Butts: les défis d'un REP Butts (Les Échos)

Butts: les défis d'un REP Butts (Les Échos)

La loi Brune Poirson sur le contrôle des déchets et l'économie circulaire (voir 19 décembre 2019) crée plusieurs filières de recyclage. Mais aussi, et c’est une première, & quot; le pollueur-payeur & quot; secteurs dont le but n'est pas de recycler, mais de nettoyer et d'éliminer.

Celui dédié à mégots commencerait bientôt Janvier 2021. Plus précisément, dans le cadre de la "responsabilité élargie des producteurs".

Et selon L'écho & # 39; s à partir de ce jour, un " Mission Butts Collective "Composé des quatre fabricants de tabac sur le marché (Seita, Philip Morris, British American Tobacco et Japan Tobacco), cela a déjà commencé à être discuté avec l'administration française.

•• Le décret d'application concernant le secteur doit être rendu avant fin juin puis le projet de cahier des charges duéco-organisation financée par les fabricants de tabac.

Les industriels, l'État et les autorités locales excluent le recyclage, mais les produits chimiques surchargés continuent la journée. Pour le reste, sa portée reste à inventer.

•• " Il n'y a pas de référence ailleurs. La France a été pionnière dans la décision de créer le secteur deux ans plus tôt que la directive européenne qui l'a imposé en 2023 "rappelle Julien Anfrun (PMI), porte-parole du collectif Mission Mégots.

Par exemple, les actions des éco-organismes comprennent " campagnes de sensibilisation, financement d'actions spécifiques par les communautés locales (nettoyage des plages, distribution de cendriers portables, etc.) ou encore assistance au nettoyage des rues "dit Cyril Lalo (Seita) également membre du collectif.

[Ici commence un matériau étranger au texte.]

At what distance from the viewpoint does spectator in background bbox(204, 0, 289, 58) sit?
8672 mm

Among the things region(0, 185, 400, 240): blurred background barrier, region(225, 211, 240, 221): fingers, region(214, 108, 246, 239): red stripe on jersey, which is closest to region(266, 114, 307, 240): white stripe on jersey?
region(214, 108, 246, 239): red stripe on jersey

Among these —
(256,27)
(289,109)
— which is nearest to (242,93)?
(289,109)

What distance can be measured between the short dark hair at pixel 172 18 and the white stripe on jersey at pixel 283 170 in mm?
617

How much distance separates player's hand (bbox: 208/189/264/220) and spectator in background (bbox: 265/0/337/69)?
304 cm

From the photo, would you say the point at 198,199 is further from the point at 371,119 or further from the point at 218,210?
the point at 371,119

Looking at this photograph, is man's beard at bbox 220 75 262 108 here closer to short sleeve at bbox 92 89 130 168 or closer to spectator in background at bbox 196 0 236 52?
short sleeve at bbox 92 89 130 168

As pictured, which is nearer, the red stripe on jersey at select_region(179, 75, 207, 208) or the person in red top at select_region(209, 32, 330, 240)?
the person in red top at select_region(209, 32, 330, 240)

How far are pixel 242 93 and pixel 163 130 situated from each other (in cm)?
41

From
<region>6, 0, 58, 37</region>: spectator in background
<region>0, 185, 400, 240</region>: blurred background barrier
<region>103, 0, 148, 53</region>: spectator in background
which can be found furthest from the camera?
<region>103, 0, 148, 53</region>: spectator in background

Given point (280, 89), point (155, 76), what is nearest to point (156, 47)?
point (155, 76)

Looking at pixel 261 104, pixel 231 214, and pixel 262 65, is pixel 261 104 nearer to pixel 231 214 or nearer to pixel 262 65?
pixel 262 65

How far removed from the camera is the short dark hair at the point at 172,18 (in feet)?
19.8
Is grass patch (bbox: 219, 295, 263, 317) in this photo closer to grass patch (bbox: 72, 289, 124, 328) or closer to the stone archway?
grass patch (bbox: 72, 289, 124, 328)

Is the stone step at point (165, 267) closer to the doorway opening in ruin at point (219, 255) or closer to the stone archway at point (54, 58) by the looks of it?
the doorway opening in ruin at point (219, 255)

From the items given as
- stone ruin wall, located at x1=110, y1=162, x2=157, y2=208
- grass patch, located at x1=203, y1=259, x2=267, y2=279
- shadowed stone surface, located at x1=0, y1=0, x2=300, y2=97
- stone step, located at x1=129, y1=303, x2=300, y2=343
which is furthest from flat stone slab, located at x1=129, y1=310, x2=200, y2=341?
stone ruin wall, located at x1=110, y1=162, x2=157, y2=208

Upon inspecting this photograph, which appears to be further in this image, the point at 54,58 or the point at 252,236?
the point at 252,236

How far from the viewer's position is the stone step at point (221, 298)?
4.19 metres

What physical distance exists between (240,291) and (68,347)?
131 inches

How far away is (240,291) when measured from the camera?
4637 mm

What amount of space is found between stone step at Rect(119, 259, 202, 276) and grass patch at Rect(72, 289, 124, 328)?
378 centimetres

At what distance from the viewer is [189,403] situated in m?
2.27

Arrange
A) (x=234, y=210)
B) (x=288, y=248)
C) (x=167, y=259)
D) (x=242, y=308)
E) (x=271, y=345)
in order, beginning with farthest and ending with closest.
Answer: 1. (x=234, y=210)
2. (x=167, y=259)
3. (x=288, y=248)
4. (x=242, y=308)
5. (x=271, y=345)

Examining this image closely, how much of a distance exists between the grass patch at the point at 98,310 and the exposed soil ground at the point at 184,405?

•• Mais le collectif Mission Mégots se demande ce que l'éco-organisation peut légalement faire.

Il y a dix ans British American Tobacco France a été fait continuer par des associations anti-tabac pour la distribution cendriers de poche (sans marque). Il avait été détendu mais " le code de la santé interdit toute promotion directe ou indirecte du tabac et l'interprétation du tribunal est très large. Reste à voir comment concilier les codes Santé et Environnement »Souligne Cyril Lalo.

•• L'autre incertitude concerne la montant de l'éco contribution à payer.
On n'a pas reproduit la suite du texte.